By Marwa Al-A’asar
CAIRO: Youth activists welcomed Monday Egypt’s ruling army council’s initiative to enter into dialogue with the younger generation, but insist on a “binding agenda” as a precondition.
“Such meetings need to be held to exchange views,” spokesman of the April 6 Youth Movement Mohamed Adel told Daily News Egypt, adding that the group had several meetings with the ruling Supreme Council of the Armed Forces (SCAF) over the past few weeks.
On Sunday SCAF General Mohamed El-Assar said in a phone-in interview on state TV that the council plans to hold several dialogue sessions with youths belonging to various coalitions in the coming days.
“We are keen to [secure the country] amidst all these challenges that we all face. The SCAF is concerned about the youth as they … are the ones who will be in charge of the country [in the future],” he said.

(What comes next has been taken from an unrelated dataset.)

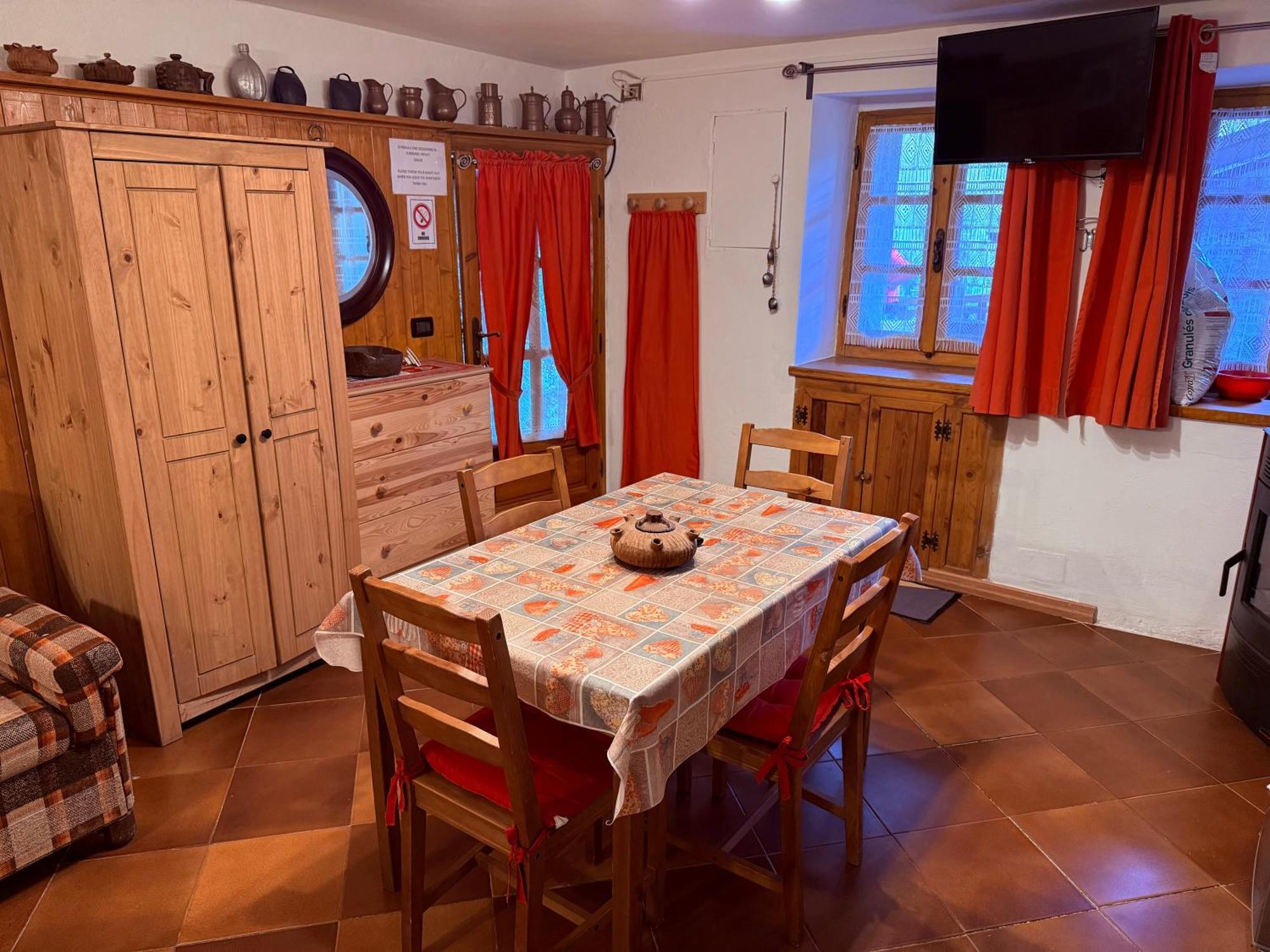 Casa Vacanze Nora Chamois Exteriér fotografie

Mohamed Abbas, member of the Coalition of the Youth of the Revolution, said the group welcomes dialogue in general but it has to be “binding” not just “a chat with no concrete results.”
“We cannot go on this way. We need a binding agenda whose items they will be committed to deliver,” Abbas told DNE.

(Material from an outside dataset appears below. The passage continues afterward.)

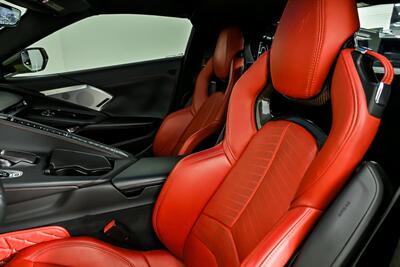 2020 Chevrolet Corvette Stingray 3LT   - Photo 25 - Joliet, IL 60435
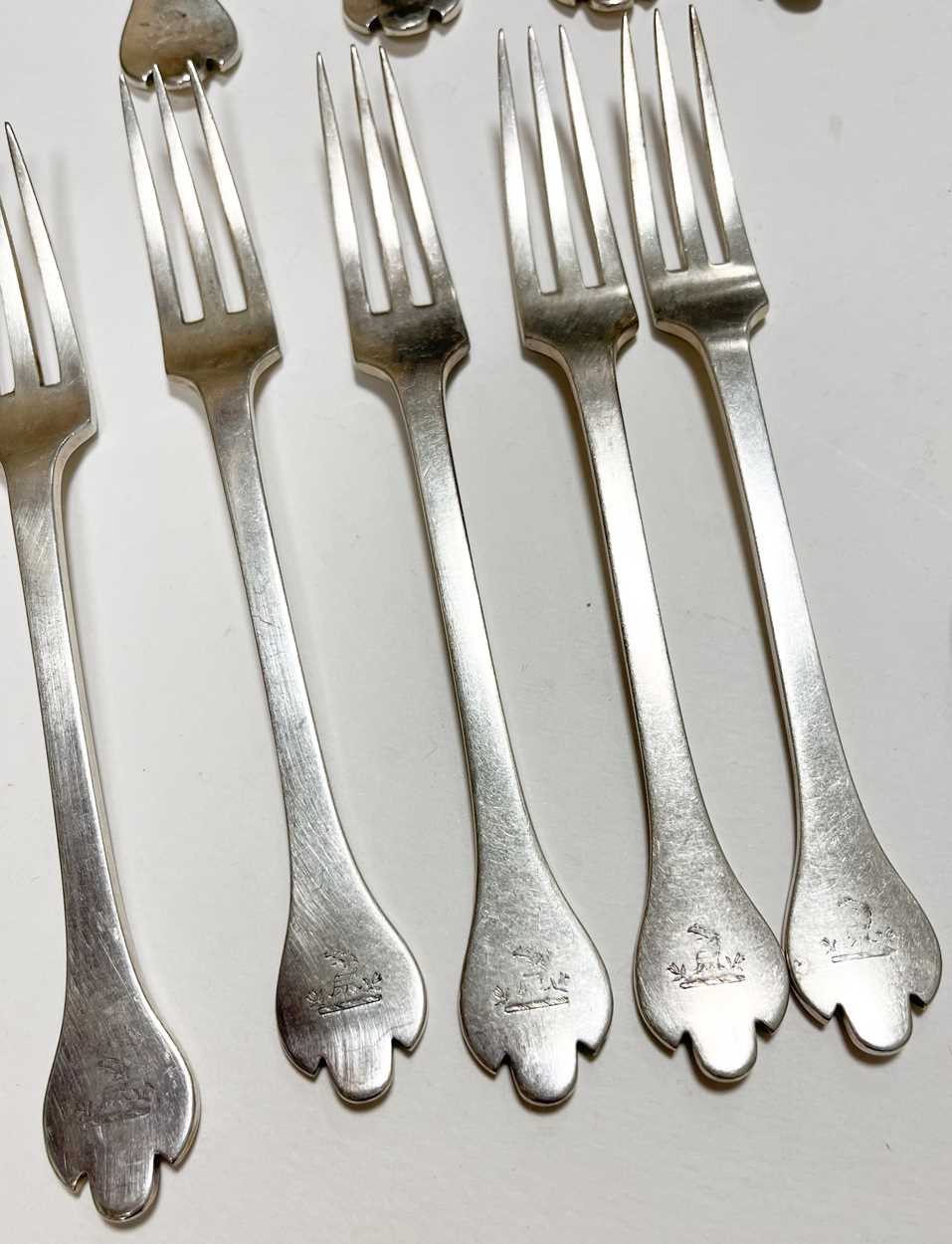 A 108-piece set of George V silver cutlery and flatware, - Image 5 of 10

In the interview, El-Assar reiterated the importance of communicating with Egypt’s youth, adding that a SCAF member has been assigned to contact them and hold meetings.
Adel urged the SCAF to pay more attention to the youth movements outside Cairo, drawing attention to the fact that the former members of the disbanded National Democratic Party (NDP) have “joined new groups in a bid to [infiltrate] political life again.”

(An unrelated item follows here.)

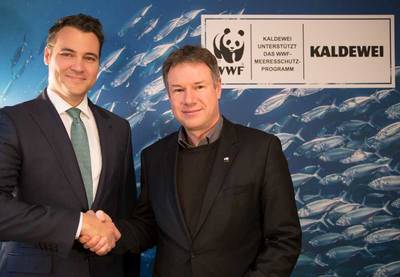 Partner im Kampf gegen Plastik in den Weltmeeren: Kaldewei Geschäftsführer Franz Kaldewei und Christoph Heinrich, Vorstand Naturschutz beim WWF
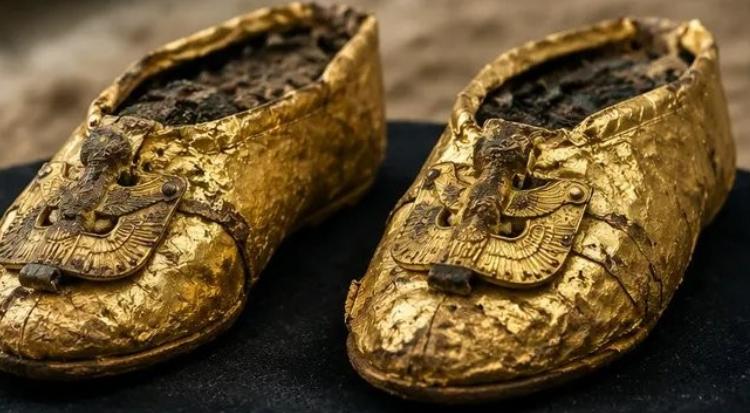 1500年前神秘匈奴女贵族重见天日！脚穿金箔鞋，头饰竟有希腊美杜莎纹样，但墓中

Adel said that this is why the movement was pushing to ban former NDP members from political activity.
However, activist Mona Seif, a member in the No for Referring Civilians to Military Trails group, begs to differ.
“The SCAF does not need to hold dialogues to know the youths’ demands … because they are published everywhere on twitter, Facebook and blogs,” Seif told DNE.
“They can at least show a sign of goodwill by releasing activists who received verdicts via military trials,” she added.
On May 31, the SCAF invited youth coalitions of the revolution to a meeting with SCAF generals in a statement issued on its Facebook page.
One day later, 22 groups including the Coalition of the Youth of the Revolution and the April 6 Youth Movement turned down the invitation.
Among the reasons they listed for the rejection were what the groups described as ongoing violations by the council, which include subjecting civilians to military trials, issuing laws incriminating peaceful protests, as well as imposing restrictions on freedom of expression to effectively ban any criticism of the army from the media.
They also criticized the fact that the SCAF did not set an agenda for the discussion, adding that there were no guarantees that the decisions taken during the meeting would be implemented.
After was what described as a badly organized meeting where the generals spoke and the over 1,000 attendees listened, many were disappointed by the lack of dialogue.